**What to do**
Answer these questions from the clinical audit text below:
(a) In what year was clinical audit formally incorporated into the United Kingdom's National Health Service?
(b) How many nurses were on the team that worked with Florence Nightingale at Scutari?
(c) In what year did Ernest Codman do the work on monitoring surgical outcomes that made him known as the first true medical auditor?

= Clinical audit =

Medical care quality improvement process

Clinical audit is a process that has been defined as a quality improvement process that seeks to improve patient care and outcomes through systematic review of care against explicit criteria and the implementation of change

The key component of clinical audit is that performance is reviewed (or audited), to ensure that what should be being done is being done, and if not, it provides a framework to enable improvements to be made. It had been formally incorporated in the healthcare systems of a number of countries, for instance in 1993 into the United Kingdom's National Health Service (NHS), and within the NHS there is a clinical audit guidance group in the Clinical audit comes under the clinical governance umbrella and forms part of the system for improving the standard of clinical practice.

==History==
The first recorded medical audit was done by Sinan Ibnu Thabit, Chief Physician of Baghdad dan Abu Batiha al-Muhtasib (market inspector) at the request of Abbasid Caliph Al-Muqtadir after medical malpractice resulted in death of a patient. Following the investigation, the first medical licensing examination has been introduced, and only physicians who pass the exam can practice medicine. According to Ibnu Al-Ukhuwwa in his book, Ma'alim al-Qurba: fi Ahkam al-Hisba, "If the patient is cured, the physician is paid. If the patient dies, his parents go to the chief doctor, they present the prescriptions written by the physician. If the chief doctor judges that the physician has performed his job perfectly without negligence, he tells the parents that death was natural; if he judges otherwise, he tells them: take the blood money of your relative from the physician; he killed him by his bad performance and negligence. In this honourable way they were sure that medicine is practiced by experienced, well-trained persons."

One of first clinical audits was undertaken by Florence Nightingale during the Crimean War of 1853–55. On arrival at the medical barracks hospital in Scutari in 1854, Nightingale was appalled by the unsanitary conditions and high mortality rates among injured or ill soldiers. She and her team of 38 nurses applied strict sanitary routines and standards of hygiene to the hospital and equipment; in addition, Nightingale had a talent for mathematics and statistics, and she and her staff kept meticulous records of the mortality rates among the hospital patients. Following these changes the mortality rates fell from 40% to 2%, and the results were instrumental in overcoming the resistance of the British doctors and officers to Nightingale's procedures. Her methodical approach, as well as the emphasis on uniformity and comparability of the results of health care, is recognised as one of the earliest programs of outcomes management.

Another notable figure who advocated clinical audit was Ernest Codman (1869–1940). Codman became known as the first true medical auditor following his work in 1912 on monitoring surgical outcomes. Codman's "end result idea" was to follow every patient's case history after surgery to identify errors made by individual surgeons on specific patients. Although his work is often neglected in the history of health care assessment, Codman's work anticipated contemporary approaches to quality monitoring and assurance, establishing accountability, and allocating and managing resources efficiently.

**Saved entries**
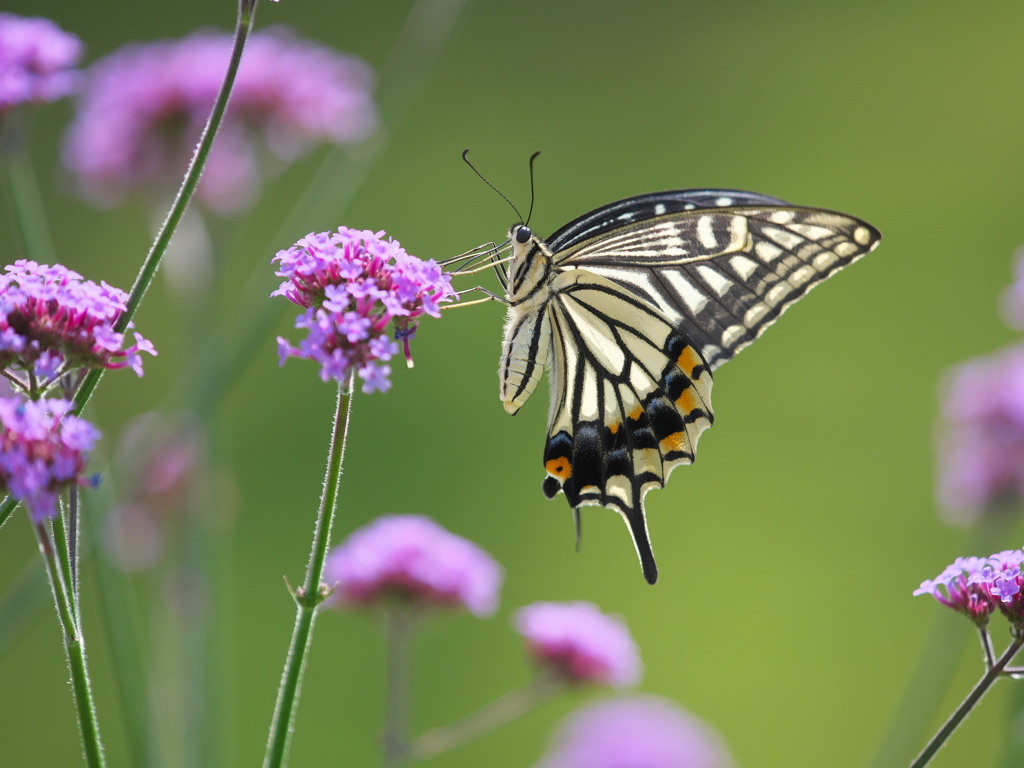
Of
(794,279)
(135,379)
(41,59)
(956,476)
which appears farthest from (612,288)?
(135,379)

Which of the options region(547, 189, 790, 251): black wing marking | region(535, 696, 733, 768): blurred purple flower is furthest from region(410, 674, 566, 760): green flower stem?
region(547, 189, 790, 251): black wing marking

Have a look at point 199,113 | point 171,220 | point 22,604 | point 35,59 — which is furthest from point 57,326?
point 199,113

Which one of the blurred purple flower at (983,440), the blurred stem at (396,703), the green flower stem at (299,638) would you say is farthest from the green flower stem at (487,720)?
the blurred purple flower at (983,440)

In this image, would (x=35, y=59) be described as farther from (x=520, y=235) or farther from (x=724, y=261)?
(x=724, y=261)

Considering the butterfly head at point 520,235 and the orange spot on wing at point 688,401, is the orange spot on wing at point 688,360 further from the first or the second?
the butterfly head at point 520,235

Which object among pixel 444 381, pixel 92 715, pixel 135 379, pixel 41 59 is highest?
pixel 135 379

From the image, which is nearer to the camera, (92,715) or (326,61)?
(92,715)

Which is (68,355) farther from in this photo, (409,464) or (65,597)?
(409,464)
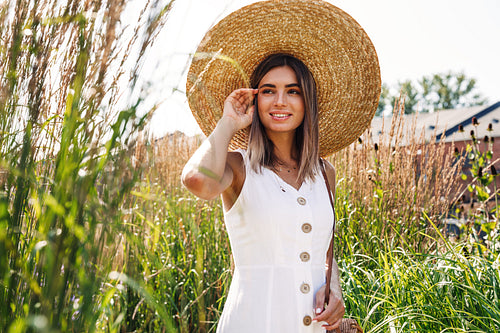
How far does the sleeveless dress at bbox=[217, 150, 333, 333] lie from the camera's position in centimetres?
160

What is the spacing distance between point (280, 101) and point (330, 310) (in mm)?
893

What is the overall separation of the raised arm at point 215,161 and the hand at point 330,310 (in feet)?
1.82

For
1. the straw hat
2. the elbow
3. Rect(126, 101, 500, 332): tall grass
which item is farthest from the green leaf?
the elbow

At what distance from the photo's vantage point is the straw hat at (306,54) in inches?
78.7

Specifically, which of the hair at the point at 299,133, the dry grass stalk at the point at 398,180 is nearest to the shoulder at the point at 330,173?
the hair at the point at 299,133

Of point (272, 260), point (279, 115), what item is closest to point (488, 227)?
point (279, 115)

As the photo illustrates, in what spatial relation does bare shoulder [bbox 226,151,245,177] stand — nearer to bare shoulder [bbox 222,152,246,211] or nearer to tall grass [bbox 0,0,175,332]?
bare shoulder [bbox 222,152,246,211]

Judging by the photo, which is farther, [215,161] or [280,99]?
[280,99]

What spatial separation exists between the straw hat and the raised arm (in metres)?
0.13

**Task solution**
(a) 1993
(b) 38
(c) 1912